The former Blue House senior secretary for political affairs, Yoo Ihn-tae, said yesterday, “In September 2003, the United States first told South Korea through defense channels that a significant troop withdrawal was inevitable as part of the Global Defense Posture Review.” The review refers to the Pentagon’s policy under the Bush administration of realigning troops around the world by upgrading defense technology and shifting the numbers of troops stationed overseas, as formally announced by President George W. Bush in November last year.
According to Mr. Yoo, when Seoul brought up the issue of making the withdrawal plan public, the United States requested that announcements be delayed. “Our government believed it was right to make [it] public, but for some reason, the U.S. refused, and follow up discussions were postponed.”
On Tuesday, Paul Wolfowitz, the U.S. deputy defense secretary, said, “We have been discussing for some time with our Asian colleagues and with Congress the whole restructuring of the U.S. global footprint. We have already made some adjustments to our posture in Korea.” Regarding reinforcement plans, he added, “It was concluded over a year ago that it was long overdue to reduce the strain on our army that comes from having these continuous, one-year, unaccompanied tours in Korea.”
Mr. Wolfowitz also cited a need to change the array of U.S. forces in Korea, as their “tripwire” role in the Demilitarized Zone was now “useless.”
The United States and South Korea originally planned to discuss withdrawal plans after the U.S. elections in November, but because of the Iraq war and subsequent pullout of some U.S. forces here, talks are expected in late fall, or earlier.
President Roh Moo-hyun is expected to hold a meeting on foreign affairs and security today to discuss repercussions and countermeasures following the pullout of U.S. forces this summer. About 3,600 troops of the 2d Infantry division will be sent to Iraq.

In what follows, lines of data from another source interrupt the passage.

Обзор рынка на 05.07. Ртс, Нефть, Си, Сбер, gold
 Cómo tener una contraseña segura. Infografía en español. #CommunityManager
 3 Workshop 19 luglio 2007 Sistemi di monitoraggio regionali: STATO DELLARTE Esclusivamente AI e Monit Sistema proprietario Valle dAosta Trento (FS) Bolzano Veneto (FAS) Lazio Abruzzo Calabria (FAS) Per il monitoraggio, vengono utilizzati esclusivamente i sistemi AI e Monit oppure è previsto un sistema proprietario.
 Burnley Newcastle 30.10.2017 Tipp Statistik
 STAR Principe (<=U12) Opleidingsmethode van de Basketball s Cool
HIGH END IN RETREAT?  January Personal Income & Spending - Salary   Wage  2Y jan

National Assembly defense committee members from ruling and opposition parties are voicing concern over the withdrawal. Grand National Party lawmaker Lee Kyung-jae fretted that the move was “leading to the parting of the U.S-Korea blood alliance.” Our Open Party’s chairman Shin Ki-nam said, “Our alliance stands firm. The transfer of troops has nothing to do with our delay in Korean troops’ dispatch to Iraq.”